Creating a Document-Store Hybrid in Postgres 9.5
andyet postdatabasehowtopostgreshighlightDocument-Stores, Key-Stores, and Relational databases all have different use cases that they work best for, but there is quite a bit of overlap.
What if we were to have the advantages of all of these databases in one hybrid database?
Postgresql can store and query JSON, and now has a PUT/UPSERT equivalent with INSERT ... ON CONFLICT ... DO UPDATE
so we can easily use Postgresql as a Document-Store like CouchDB
as well as being able to take advantage of normalized tables with the same data.

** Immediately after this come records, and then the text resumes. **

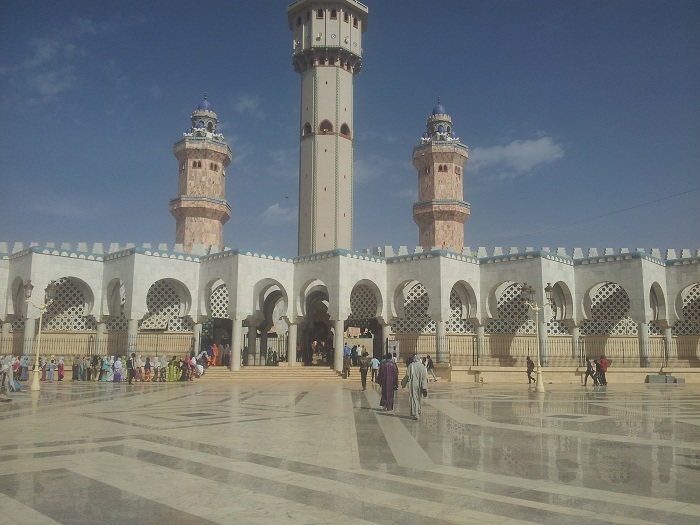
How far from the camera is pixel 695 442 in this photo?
8258 millimetres

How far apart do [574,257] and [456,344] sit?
720 centimetres

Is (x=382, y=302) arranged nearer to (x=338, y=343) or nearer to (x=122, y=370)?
(x=338, y=343)

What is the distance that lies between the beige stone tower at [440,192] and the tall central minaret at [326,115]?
813 centimetres

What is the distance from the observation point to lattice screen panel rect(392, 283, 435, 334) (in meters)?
29.5

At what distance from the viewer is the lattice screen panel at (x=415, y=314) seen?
2952 centimetres

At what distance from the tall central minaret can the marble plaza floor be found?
21.2 meters

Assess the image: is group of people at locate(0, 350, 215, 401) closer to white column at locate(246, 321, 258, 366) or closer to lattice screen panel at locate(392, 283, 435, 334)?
white column at locate(246, 321, 258, 366)

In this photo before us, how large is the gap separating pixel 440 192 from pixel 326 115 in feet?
34.3

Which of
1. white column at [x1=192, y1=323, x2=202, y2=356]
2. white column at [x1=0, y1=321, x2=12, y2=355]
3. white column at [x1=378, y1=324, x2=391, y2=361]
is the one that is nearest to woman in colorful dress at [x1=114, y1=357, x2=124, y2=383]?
white column at [x1=192, y1=323, x2=202, y2=356]

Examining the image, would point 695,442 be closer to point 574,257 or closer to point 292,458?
point 292,458

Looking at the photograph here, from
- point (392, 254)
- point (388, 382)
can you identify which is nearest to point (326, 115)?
point (392, 254)

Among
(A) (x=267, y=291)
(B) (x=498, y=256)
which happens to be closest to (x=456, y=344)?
(B) (x=498, y=256)

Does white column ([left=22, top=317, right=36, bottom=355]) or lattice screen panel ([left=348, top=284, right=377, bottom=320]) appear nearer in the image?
white column ([left=22, top=317, right=36, bottom=355])

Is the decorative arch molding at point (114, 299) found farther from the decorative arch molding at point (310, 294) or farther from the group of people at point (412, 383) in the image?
the group of people at point (412, 383)
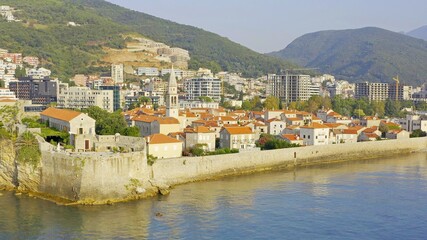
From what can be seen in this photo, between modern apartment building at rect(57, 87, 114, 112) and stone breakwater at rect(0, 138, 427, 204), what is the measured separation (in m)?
29.2

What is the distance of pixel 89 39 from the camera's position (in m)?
106

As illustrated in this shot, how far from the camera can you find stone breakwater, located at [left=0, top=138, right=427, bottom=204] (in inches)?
942

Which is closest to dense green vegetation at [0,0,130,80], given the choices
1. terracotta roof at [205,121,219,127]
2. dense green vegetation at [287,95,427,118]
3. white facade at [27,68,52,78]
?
white facade at [27,68,52,78]

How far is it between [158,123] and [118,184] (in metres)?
13.5

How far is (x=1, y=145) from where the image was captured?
27781mm

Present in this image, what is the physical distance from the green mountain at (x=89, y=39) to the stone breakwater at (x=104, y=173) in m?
59.5

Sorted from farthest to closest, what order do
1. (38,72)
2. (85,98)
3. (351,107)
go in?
(38,72), (351,107), (85,98)

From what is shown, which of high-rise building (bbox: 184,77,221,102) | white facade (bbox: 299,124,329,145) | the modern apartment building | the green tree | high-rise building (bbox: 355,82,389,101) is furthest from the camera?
high-rise building (bbox: 355,82,389,101)

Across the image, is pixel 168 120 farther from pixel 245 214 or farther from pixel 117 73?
pixel 117 73

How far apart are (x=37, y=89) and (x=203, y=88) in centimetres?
2456

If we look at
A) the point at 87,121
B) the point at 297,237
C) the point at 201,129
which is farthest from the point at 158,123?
the point at 297,237

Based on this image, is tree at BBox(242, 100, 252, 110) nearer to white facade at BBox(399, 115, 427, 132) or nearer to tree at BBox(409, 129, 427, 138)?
white facade at BBox(399, 115, 427, 132)

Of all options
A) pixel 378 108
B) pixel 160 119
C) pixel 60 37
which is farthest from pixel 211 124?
pixel 60 37

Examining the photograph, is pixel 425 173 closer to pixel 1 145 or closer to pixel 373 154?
pixel 373 154
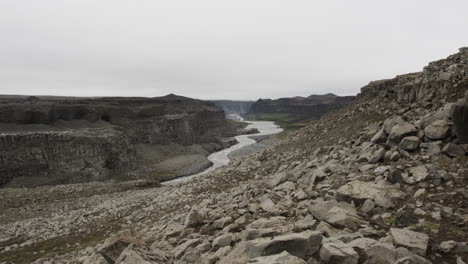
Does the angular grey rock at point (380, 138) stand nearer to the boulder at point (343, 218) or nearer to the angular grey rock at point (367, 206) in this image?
the angular grey rock at point (367, 206)

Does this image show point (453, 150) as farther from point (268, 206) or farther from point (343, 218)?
point (268, 206)

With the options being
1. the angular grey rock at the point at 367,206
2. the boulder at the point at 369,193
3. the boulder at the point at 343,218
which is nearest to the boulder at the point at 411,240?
the boulder at the point at 343,218

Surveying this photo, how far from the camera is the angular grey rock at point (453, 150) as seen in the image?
421 inches

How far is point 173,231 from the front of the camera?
13.6 metres

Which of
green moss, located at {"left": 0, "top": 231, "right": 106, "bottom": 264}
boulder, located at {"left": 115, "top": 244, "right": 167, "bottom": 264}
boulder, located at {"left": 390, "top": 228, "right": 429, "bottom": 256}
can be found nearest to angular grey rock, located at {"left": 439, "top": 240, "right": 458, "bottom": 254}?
boulder, located at {"left": 390, "top": 228, "right": 429, "bottom": 256}

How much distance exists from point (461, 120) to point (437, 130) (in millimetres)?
1237

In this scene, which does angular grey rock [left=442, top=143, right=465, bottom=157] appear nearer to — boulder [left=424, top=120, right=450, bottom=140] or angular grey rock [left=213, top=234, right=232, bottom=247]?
boulder [left=424, top=120, right=450, bottom=140]

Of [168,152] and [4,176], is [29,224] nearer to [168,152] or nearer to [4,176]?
[4,176]

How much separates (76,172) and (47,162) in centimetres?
628

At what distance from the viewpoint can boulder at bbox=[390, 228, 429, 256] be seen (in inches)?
269

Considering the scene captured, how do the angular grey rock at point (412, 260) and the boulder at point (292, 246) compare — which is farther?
the boulder at point (292, 246)

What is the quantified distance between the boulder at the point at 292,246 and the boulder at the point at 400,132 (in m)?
8.40

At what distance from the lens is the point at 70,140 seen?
64938 mm

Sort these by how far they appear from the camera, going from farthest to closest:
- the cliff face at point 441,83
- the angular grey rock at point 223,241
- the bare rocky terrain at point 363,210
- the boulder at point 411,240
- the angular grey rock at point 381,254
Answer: the cliff face at point 441,83, the angular grey rock at point 223,241, the bare rocky terrain at point 363,210, the boulder at point 411,240, the angular grey rock at point 381,254
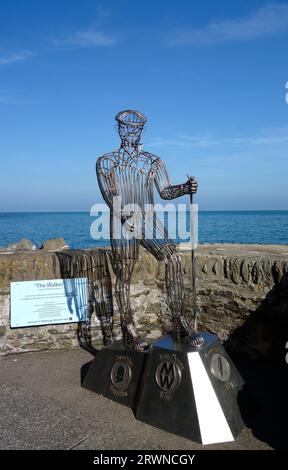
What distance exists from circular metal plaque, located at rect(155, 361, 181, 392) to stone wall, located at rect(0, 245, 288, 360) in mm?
1717

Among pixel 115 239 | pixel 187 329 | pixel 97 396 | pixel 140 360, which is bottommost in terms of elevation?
pixel 97 396

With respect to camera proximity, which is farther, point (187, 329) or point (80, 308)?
point (80, 308)

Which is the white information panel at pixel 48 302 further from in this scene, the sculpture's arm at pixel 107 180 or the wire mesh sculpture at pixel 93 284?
the sculpture's arm at pixel 107 180

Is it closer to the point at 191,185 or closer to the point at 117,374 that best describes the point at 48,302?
the point at 117,374

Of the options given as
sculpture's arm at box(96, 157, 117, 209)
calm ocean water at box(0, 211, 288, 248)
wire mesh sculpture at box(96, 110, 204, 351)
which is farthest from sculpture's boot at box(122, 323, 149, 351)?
calm ocean water at box(0, 211, 288, 248)

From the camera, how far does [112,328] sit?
236 inches

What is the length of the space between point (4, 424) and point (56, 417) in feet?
1.57

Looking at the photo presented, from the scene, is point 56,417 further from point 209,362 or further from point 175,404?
point 209,362

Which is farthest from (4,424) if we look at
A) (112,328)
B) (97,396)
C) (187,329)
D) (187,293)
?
(187,293)

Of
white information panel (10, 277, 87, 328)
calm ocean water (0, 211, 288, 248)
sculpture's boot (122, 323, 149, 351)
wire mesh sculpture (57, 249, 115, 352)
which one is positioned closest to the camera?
sculpture's boot (122, 323, 149, 351)

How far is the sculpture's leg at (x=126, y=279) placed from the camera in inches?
170

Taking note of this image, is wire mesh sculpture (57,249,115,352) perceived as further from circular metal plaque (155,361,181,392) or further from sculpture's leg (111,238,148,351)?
circular metal plaque (155,361,181,392)

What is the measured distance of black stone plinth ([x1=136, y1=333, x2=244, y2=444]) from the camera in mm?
3439
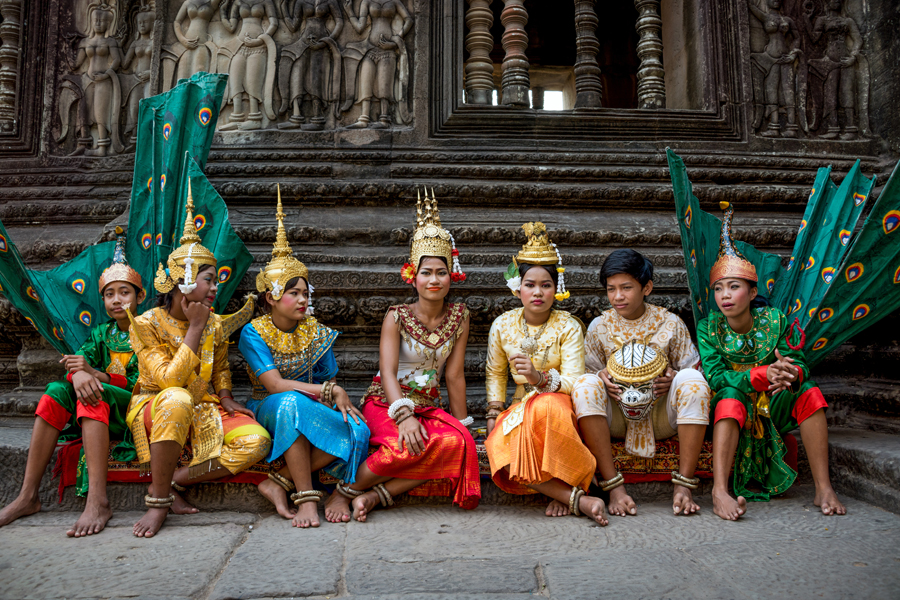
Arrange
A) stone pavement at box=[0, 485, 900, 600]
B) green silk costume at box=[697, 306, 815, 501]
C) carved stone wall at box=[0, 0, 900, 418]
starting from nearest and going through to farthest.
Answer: stone pavement at box=[0, 485, 900, 600] < green silk costume at box=[697, 306, 815, 501] < carved stone wall at box=[0, 0, 900, 418]

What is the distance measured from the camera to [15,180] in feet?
15.7

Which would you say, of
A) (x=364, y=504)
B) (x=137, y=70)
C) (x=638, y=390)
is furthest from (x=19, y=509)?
(x=137, y=70)

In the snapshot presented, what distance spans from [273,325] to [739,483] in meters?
2.32

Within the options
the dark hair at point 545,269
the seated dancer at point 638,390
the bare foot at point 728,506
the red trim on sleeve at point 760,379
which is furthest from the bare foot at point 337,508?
the red trim on sleeve at point 760,379

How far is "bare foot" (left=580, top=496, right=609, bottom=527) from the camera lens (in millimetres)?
2564

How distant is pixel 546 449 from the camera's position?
270 cm

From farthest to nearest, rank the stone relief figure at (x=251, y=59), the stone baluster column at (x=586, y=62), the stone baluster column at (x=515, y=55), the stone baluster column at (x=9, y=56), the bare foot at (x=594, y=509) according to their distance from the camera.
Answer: the stone baluster column at (x=9, y=56), the stone baluster column at (x=586, y=62), the stone baluster column at (x=515, y=55), the stone relief figure at (x=251, y=59), the bare foot at (x=594, y=509)

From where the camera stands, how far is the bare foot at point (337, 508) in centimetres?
265

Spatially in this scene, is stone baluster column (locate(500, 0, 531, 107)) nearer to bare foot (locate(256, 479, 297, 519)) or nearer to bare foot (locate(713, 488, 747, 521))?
bare foot (locate(713, 488, 747, 521))

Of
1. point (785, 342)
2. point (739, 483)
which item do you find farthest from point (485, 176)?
point (739, 483)

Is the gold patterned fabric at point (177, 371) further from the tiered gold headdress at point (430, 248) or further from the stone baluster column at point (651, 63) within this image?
the stone baluster column at point (651, 63)

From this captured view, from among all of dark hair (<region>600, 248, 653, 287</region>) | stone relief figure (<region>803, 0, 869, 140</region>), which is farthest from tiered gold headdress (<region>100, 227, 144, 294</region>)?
stone relief figure (<region>803, 0, 869, 140</region>)

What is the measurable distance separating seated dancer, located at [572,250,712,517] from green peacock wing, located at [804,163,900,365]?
2.45 ft

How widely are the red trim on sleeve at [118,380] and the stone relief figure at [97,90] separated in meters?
2.46
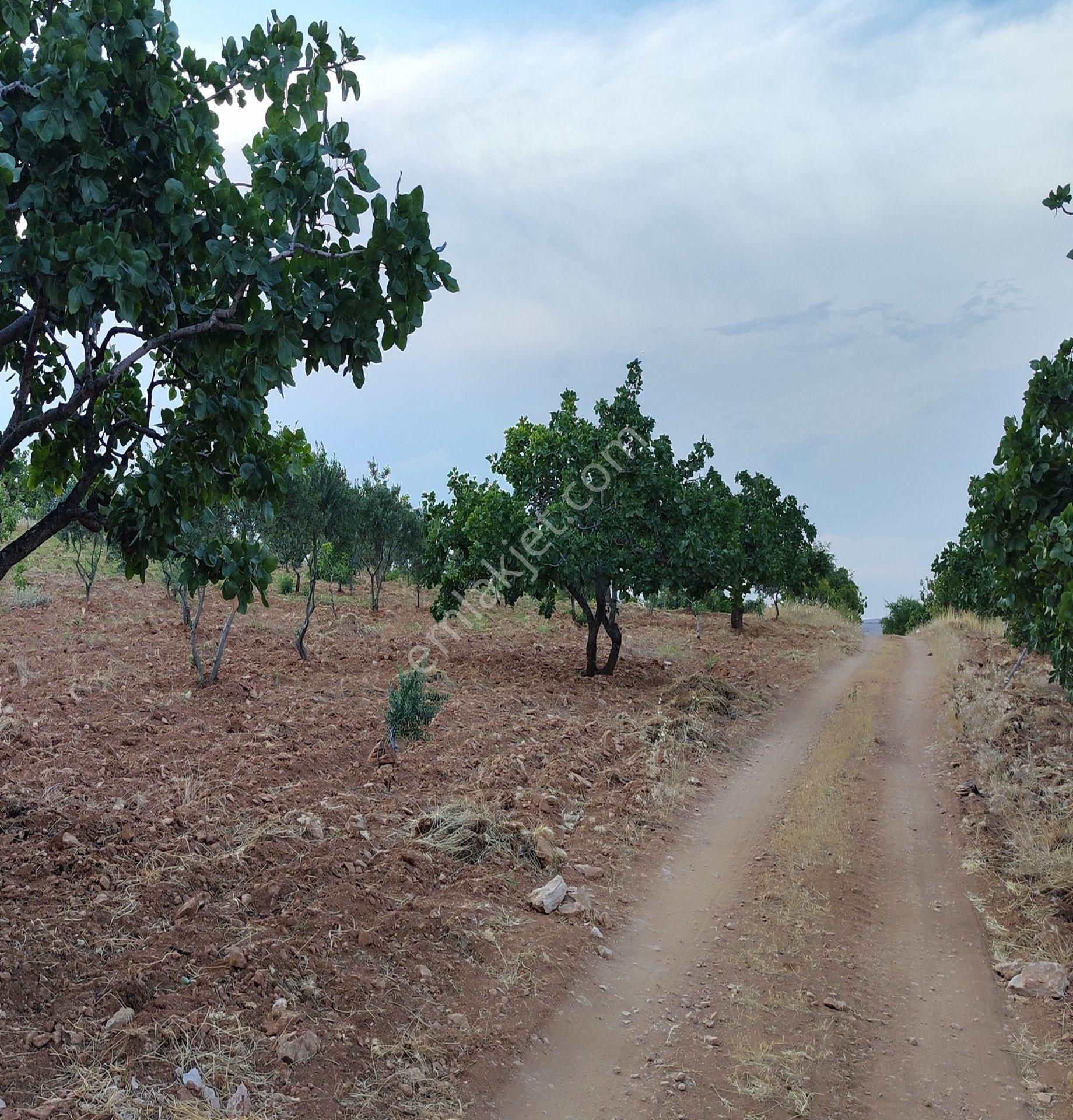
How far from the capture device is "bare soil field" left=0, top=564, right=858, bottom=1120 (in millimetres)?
5270

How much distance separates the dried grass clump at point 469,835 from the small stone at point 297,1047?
9.82 ft

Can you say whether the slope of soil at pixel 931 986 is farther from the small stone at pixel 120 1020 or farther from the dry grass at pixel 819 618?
the dry grass at pixel 819 618

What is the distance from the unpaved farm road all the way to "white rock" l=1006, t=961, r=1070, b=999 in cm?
A: 18

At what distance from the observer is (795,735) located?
15406 millimetres

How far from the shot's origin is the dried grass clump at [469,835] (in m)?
8.47

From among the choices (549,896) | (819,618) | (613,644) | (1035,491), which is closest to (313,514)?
(613,644)

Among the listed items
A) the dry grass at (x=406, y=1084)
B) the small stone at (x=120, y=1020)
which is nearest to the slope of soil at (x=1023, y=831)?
the dry grass at (x=406, y=1084)

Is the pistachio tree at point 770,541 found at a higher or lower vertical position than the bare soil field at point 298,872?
higher

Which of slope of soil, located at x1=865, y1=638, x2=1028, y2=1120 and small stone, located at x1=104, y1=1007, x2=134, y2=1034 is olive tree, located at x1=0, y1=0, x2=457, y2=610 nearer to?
small stone, located at x1=104, y1=1007, x2=134, y2=1034

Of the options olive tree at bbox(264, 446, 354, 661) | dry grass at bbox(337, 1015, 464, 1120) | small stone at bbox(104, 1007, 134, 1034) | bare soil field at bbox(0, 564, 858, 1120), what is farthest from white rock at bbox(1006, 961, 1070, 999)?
olive tree at bbox(264, 446, 354, 661)

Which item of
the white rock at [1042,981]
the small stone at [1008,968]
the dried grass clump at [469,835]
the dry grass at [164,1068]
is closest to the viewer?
the dry grass at [164,1068]

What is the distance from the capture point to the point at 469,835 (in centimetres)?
865

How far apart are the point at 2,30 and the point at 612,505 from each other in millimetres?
13366

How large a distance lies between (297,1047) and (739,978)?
3475 mm
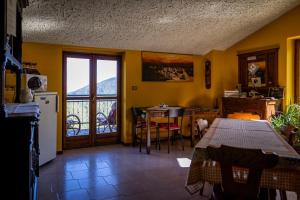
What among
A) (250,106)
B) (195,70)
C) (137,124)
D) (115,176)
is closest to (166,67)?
(195,70)

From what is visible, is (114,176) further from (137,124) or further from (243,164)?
(243,164)

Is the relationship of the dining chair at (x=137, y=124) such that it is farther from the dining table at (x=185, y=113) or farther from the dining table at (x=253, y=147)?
the dining table at (x=253, y=147)

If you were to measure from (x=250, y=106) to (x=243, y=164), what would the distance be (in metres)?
3.73

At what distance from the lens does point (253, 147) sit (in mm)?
1931

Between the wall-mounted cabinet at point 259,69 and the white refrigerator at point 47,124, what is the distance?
405 centimetres

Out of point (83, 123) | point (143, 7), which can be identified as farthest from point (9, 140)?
point (83, 123)

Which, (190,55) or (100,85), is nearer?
Answer: (100,85)

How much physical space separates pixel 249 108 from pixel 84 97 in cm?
339

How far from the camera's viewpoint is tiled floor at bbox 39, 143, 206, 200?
2.90 metres

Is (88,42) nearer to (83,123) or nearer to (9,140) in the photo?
(83,123)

In this blog post, I'll walk you through some postgres wizardry to treat 3rd party data in postgresql like a document-store and show you how to normalize parts of that data automatically.
Getting the Data #
NASA has some pretty interesting data in their APIs like information about known asteroids near Earth, but I chose the boring API of Patents because it had some data to normalize, the "innovators" of a patent.
curl -o data.json "https://api.nasa.gov/patents/content?limit=10000&api_key=DEMO_KEY"
If that's not working, get an API key from NASA's API site.
At the top of the JSON file, I currently see a count
value of 1324
.
{"count": 1324, "results": [
{
"category": "materials and coatings",
"client_record_id": "patent_ARC-14661-3",
"center": "ARC",
"eRelations": [],
"reference_number": "ARC-14661-3",
"expiration_date": "",
"abstract": "Method and system for functionalizing a collection ...",
"title": "Selective functionalization of carbon nanotubes ..."
"innovator": [
{
"lname": "Khare",
"mname": "N.",
"company": "SETI Institute"
"order": "1"
"fname": "Bishun"
}, {
"lname": "Meyyappan",
"company": "NASA Ames Research Center",
"order": "2",
"fname": "Meyya"
}
],
"contact": {
"office": "Technology Partnerships Division",
"facility": "NASA Ames Research Center",
"email": "Trupti.D.Sanghani@nasa.gov",
"name": "Trupti D. Sanghani",
"address": "Mail Stop 202A-3, Moffett Field, CA 94035"
},
"publication": null
"concepts": {
"1": "Fundamental physics concepts",
"0": "Metric space",
"3": "Carbon",
"2": "Temperature",
"5": "Carbon nanotube",
"4": "Gas",
"7": "Topology",
"6": "Ionizing radiation"
},
"serial_number": "11/387,503",
"_id": "53f65b3d5904da2c9fc3008f",
"patent_number": "7767270",
"id": "patent_ARC-14661-3",
"trl": "3 - Proof-of-concept"
},
...
]}
CREATE DATABASE nasa_patents;
\connect nasa_patents;
CREATE TABLE patents (
id TEXT PRIMARY KEY,
data JSONB,
created TIMESTAMP WITH TIME ZONE NOT NULL DEFAULT now(),
updated TIMESTAMP WITH TIME ZONE NOT NULL DEFAULT now()
);
In order to have the updated field work properly, we'll make a stored procedure for it and hook it up with a trigger.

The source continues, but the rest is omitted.